> **TEXTE À LIRE**
● ● ●
5 – Les luttes sociales et féministes sont au miroir des ressentis, des réflexions vis-à-vis certains sujets traités dans les écrits orientaux pour faire la différence par rapport au sens occidental. Une expression poétisée par une sensibilité spécifique et un timbre particulier que ce soit à travers les mots dits et choisis, les émotions et les énergies dégagées ou à travers les manifestes, les participations, les événements et les initiatives lancés et relancés au profit de la culture, de la communauté et de la sculpture de l’être et de l’esprit. Tout cela semble un motif voire un moteur essentiel pour une écriture différente et différenciée par rapport à l’histoire des idées en général et l’histoire de la poésie en particulier. Partagez-vous cette attitude ?
● ● ●
> **MATÉRIEL FOURNI**
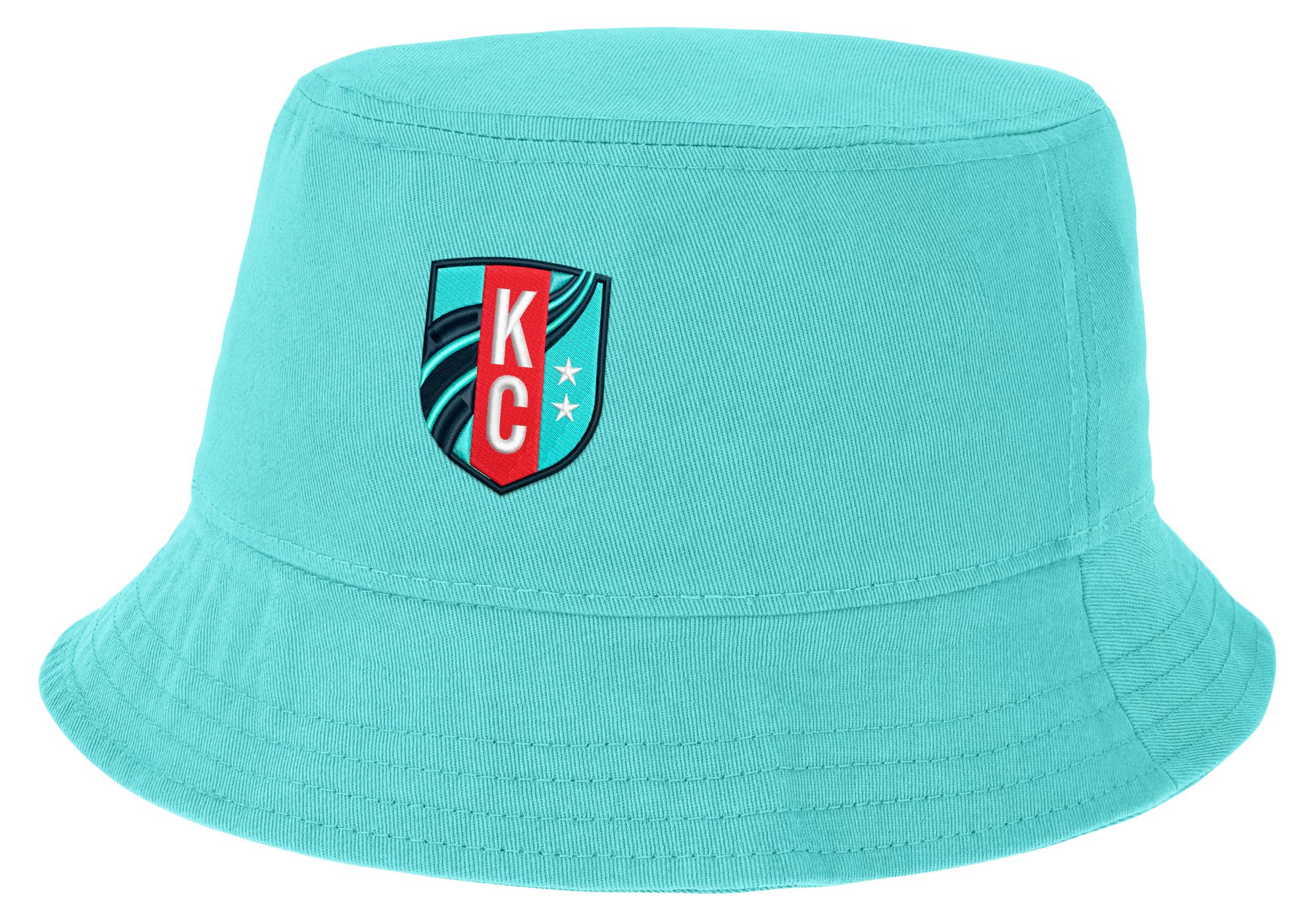 Nike Adult Kansas City Current Teal Logo Apex Bucket Hat product image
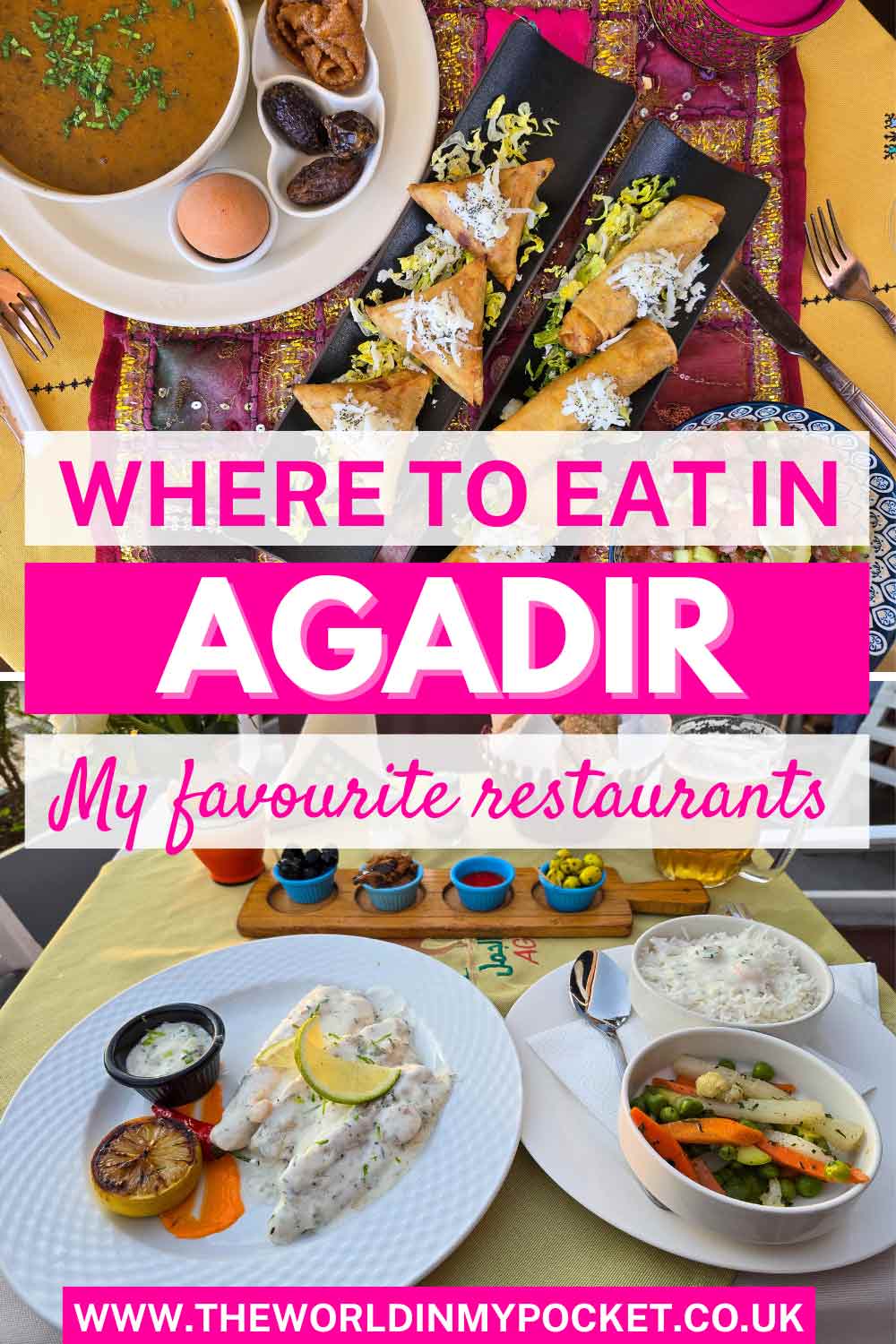 découvrez les meilleures adresses pour manger le soir à agadir : restaurants, spécialités locales et ambiances authentiques pour une soirée réussie.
● ● ●
> **OBJECTIF DE L'EXERCICE**
Reprenez le texte sur les luttes sociales et féministes dans les écrits orientaux et poursuivez-le à partir de sa dernière phrase. Le matériel fourni forme un ensemble indépendant du texte.

> **RÉPONSE RÉDIGÉE**
IM – J’ai mentionné précédemment la discrimination sexuelle que subissent les femmes orientales dans leurs propres pays. Ceci n’exclut pas les femmes des autres régions du monde qui subissent elles aussi des discriminations à des degrés divers. La raison est que nous vivons encore dans des sociétés majoritairement et profondément patriarcales. Les sociétés de l’Orient le sont aussi. À cela s’ajoutent les bouleversements politiques dans certaines régions, les révoltes sociales et les aspirations nouvelles des jeunes générations qui parfois sont en opposition avec les attentes des aînés. C’est dans ce sens que les luttes sociales et féministes sont particulièrement présentes dans les écrits des femmes qui d’ailleurs ont été longtemps invisibilisées dans le champ littéraire tant en Orient qu’en Occident. C’est aussi pour cette raison que j’associe le choix de l’écriture à celui de l’engagement inévitable. Il est rare de trouver des textes de femmes qui ne recèlent pas de tensions et qui ne soient pas motivés par une volonté de dénonciation et de changement. Ce fût le cas pour celles qui dénoncent les pratiques de leur société essentialisante comme l’écrivaine syrienne Ghada Al-Samman, l’écrivaine algérienne Assia Djebar, l’écrivaine égyptienne Nawal El Saadawi et tant d’autres. C’est encore le cas pour celles qui écrivent aujourd’hui. Au-delà de la valeur esthétique transcendante de leurs textes, les œuvres de ces romancières, dramaturges et poétesses, appellent à un espace de liberté concrète et solide. Pour ma part, l’engagement s’impose par lui-même, car comme je le dis souvent je ne peux pas chanter dans ma poésie la beauté de ma Méditerranée sans pleurer les cadavres des Harragas (Les brûleurs des frontières). Le mot est avant tout pour moi un acte politique.
6 – Pour vous, donc, la poésie est un moyen de défense, d’engagement, d’évolution des sociétés. Manifeste-t-elle aussi un désir d’élévation ou de fuite d’un monde de plus en plus inhumain ou se limite-t-elle à l’expression de l’émotion et à la captivité de l’instantané et du beau pour voyager d’un état d’esprit à un autre ?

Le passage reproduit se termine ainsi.